Trade War May Pump Up Prices at 99 Cent Stores

Most of the items in the 99-cent stores come from China. (Photo by Lan Mu via World Journal)

Ninety-nine cent stores have been attracting many bargain hunters with their low prices. But customers may be hit with a price increase at these low-end shops during the holiday season. With the trade war between China and the U.S. making products from China more expensive, profit-squeezed shops are left with few options.

According to a Queens College study, there were 1,247 99-cent stores in New York in 2015, and a substantial portion of them were Chinese-owned. Linda Huang, owner of a 99-cent store located in a basement on Main Street, Flushing, said that right after the trade war began, many customers came to ask whether prices would go up. Indeed, in early October, she had already received notice from the wholesalers telling her that the prices of most of the products in her shop would rise because of higher tariffs.

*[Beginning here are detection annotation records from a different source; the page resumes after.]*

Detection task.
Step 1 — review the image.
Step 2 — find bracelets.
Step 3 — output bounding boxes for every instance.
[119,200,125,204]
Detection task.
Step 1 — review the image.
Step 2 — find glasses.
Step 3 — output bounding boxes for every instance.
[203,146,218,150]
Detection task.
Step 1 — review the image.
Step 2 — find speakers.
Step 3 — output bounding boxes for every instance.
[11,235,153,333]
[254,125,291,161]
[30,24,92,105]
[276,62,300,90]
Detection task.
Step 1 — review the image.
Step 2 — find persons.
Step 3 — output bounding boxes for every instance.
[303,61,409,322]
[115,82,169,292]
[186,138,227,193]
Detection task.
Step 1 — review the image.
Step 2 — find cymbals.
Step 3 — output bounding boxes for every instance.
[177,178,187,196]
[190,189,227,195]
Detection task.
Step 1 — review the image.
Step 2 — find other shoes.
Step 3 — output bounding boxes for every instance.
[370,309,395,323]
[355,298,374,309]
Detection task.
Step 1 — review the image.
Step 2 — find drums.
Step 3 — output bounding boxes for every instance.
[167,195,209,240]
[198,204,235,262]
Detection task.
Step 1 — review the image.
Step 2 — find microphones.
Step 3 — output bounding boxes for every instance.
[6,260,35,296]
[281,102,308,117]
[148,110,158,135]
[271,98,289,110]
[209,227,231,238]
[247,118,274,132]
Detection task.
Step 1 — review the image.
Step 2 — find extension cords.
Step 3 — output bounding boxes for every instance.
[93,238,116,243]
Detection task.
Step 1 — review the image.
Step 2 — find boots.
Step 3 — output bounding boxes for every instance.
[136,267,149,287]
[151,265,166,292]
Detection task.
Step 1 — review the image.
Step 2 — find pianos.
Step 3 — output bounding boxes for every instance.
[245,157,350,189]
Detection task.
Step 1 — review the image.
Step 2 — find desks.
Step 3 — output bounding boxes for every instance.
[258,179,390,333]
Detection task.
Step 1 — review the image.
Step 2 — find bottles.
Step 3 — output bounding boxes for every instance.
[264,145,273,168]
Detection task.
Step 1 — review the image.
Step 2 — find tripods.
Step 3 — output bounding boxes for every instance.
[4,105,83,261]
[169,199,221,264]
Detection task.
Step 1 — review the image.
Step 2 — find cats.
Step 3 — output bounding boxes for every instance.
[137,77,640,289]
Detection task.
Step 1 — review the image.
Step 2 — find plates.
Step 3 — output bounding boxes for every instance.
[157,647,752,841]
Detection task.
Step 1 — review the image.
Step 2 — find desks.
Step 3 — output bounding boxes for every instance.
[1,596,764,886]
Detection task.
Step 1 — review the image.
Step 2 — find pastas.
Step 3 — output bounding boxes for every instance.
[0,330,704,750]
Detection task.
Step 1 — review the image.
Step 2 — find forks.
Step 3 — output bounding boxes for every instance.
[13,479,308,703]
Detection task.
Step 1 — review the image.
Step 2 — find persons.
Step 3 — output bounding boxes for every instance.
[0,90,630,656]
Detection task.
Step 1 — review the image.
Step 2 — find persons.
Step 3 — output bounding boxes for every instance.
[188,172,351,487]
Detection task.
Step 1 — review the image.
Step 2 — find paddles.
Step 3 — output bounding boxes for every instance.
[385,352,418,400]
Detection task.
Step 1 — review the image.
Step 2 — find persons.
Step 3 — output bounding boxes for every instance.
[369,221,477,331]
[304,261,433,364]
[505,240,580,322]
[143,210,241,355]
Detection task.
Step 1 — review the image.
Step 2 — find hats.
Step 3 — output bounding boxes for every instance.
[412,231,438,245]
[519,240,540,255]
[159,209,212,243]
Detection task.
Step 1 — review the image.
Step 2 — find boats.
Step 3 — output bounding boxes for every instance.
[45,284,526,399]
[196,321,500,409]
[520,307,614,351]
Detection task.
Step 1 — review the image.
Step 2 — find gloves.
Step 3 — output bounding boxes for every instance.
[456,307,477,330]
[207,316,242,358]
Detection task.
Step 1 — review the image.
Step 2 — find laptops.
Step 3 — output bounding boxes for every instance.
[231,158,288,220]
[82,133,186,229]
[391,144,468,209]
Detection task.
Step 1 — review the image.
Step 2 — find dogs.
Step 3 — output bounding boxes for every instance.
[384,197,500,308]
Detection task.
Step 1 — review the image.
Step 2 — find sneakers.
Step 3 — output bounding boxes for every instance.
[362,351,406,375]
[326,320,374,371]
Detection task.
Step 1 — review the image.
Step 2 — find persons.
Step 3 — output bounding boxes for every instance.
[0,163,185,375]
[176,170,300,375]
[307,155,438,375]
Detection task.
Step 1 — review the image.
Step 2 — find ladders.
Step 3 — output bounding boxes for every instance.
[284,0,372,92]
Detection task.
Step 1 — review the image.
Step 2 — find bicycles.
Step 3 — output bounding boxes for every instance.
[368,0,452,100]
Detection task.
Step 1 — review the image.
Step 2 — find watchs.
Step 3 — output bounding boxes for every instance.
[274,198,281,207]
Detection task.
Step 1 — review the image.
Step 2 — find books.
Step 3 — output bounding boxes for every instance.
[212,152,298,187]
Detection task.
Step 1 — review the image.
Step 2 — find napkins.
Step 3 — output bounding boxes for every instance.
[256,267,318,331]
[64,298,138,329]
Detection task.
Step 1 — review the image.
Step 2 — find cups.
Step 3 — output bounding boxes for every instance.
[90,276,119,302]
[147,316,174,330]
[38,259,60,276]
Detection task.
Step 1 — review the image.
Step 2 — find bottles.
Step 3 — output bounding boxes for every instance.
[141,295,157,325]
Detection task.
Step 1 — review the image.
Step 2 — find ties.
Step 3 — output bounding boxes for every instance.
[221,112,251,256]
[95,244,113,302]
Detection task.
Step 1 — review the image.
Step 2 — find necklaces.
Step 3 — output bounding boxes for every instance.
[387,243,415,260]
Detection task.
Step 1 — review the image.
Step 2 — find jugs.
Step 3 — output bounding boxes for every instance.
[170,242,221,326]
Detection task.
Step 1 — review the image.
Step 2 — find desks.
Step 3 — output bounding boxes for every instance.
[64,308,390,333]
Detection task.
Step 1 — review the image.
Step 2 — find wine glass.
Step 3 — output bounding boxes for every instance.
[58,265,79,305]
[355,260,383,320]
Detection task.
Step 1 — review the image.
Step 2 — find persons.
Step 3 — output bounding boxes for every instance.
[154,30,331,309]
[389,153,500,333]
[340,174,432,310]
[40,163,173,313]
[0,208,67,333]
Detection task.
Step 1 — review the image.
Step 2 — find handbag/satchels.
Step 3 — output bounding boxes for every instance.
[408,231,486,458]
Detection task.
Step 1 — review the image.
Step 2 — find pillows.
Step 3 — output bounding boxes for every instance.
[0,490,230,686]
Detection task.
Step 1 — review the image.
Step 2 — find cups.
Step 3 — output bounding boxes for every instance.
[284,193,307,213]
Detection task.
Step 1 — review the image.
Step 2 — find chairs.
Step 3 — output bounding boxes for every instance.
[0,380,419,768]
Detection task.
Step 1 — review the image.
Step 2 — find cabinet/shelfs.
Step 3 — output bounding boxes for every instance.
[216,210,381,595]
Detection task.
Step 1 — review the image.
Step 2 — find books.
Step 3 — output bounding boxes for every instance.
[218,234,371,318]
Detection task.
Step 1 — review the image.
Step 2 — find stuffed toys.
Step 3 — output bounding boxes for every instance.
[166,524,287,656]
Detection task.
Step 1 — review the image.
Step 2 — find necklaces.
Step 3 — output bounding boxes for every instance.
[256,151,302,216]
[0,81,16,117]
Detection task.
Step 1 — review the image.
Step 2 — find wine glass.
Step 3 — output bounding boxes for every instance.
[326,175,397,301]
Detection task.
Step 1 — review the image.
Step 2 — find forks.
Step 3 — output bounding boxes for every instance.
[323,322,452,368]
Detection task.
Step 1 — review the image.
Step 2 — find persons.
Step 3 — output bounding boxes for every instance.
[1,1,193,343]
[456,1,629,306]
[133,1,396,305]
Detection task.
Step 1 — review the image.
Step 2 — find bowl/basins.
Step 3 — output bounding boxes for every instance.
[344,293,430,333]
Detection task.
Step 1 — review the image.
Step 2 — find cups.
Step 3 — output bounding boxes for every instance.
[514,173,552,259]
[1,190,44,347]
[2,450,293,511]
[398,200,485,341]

But Huang said, facing sharp competition from other 99-cent stores on Main Street, she has to stick to the principle of such shops and keep the prices low. Even if the prices have to go up, she’ll try her best to limit the increase. This means her profit will be even thinner. But she is ready to take a loss in order to maintain enticing prices.

Alice Wu, who runs a 99-cent store on Northern Boulevard in Flushing and a wholesale store of imported items in Brooklyn, said 70 percent of the goods in her shops come from China. Many of them are priced under $10, from which she makes about 50 cents per item.

Wu said 99-cent stores rely on imported goods and make a profit from geographic disparities. The trade war between China and the U.S. as well as the rising labor costs in China greatly affect the stores. She said some garment factories in China that had been providing products to her have closed or moved on to other industries so she is facing a supply shortage.

Huang said the skyrocketing rents in Flushing also play a role in this perfect storm. Her store’s rent, even being located in a basement, is about $6,000 per month with an annual increase of 3 percent. Even if the store is filled with customers, the profit is still meager after all the costs.

It is possible that the tariffs will be even higher next year. But Huang said it’s hard for the 99-cent stores serving Chinese customers to switch to cheaper items from other countries. “India doesn’t produce the products that Chinese customers need, and it is not realistic for our Chinese suppliers to send raw material to India or Vietnam and get the products manufactured there,” she said. “That would increase the costs anyway.”

But Huang played down the impact of rising prices for customers during the holiday season. “We mainly serve Chinese customers. A hot item for them during the holiday season is gift bags. Even if we have to raise the price, it will just be a few more dimes,” Huang said.